French Trans Woman Denied Parental Rights for Her Biological Child by High Court
France's highest court ruled on Aug. 16 that a trans woman cannot be listed as the mother of her own biological child without going through a second parent adoption process, reports Yahoo News.
The verdict is the culmination of a six-year battle in which the woman - identified only as "Claire" - has sought to be listed as her child's mother, rather than father. Claire and her wife had had two children before Claire legally changed her gender to female in 2011, but three years after her gender change - while she still possessed "male reproductive organs," Yahoo News said - she and her wife had a third child.
The battle to be listed as the child's second mother started then, with a lower court ruling in 2018 that while Claire could not be listed as a second mother, she could be listed as the child's "biological parent," reports UK newspaper the Daily Mail.
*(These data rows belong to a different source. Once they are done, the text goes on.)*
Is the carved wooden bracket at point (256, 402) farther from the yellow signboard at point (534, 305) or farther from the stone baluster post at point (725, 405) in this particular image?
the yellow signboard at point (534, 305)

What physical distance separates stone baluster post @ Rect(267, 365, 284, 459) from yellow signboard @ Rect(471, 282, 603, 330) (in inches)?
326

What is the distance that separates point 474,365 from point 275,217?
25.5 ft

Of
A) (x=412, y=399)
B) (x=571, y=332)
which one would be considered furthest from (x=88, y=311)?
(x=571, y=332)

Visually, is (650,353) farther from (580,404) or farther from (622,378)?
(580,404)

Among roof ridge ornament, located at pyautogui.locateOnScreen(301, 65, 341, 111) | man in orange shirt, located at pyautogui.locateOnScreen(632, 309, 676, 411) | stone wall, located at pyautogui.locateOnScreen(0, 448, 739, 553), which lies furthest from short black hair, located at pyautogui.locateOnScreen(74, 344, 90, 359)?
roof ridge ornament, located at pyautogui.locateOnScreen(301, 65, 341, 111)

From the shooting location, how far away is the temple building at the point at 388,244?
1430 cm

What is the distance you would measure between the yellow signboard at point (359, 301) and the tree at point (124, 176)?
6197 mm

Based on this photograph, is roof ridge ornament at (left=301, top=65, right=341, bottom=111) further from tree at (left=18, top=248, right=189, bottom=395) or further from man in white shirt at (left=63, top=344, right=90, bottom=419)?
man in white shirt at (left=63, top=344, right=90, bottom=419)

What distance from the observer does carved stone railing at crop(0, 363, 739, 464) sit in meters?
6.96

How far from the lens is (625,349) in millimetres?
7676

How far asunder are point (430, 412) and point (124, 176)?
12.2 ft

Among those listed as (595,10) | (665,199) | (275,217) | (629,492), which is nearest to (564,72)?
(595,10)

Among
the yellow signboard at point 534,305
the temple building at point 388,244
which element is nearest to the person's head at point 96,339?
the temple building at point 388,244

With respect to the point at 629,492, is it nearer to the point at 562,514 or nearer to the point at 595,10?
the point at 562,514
The high court threw that accommodation out, ruling that "two maternal filiations cannot be established with regard to the same child, outside of adoption," and returning the case to a lower court.
Attorney Clelia Richard, representing Claire, decried the verdict as a "lost opportunity" and "scandalous."
Advocate for LGBTQ parents Bertrand Perier also spoke out, telling the media that the ruling is "a way of taking trans people back to their original identity, through a very serious negation of their transition process and recognition of their gender."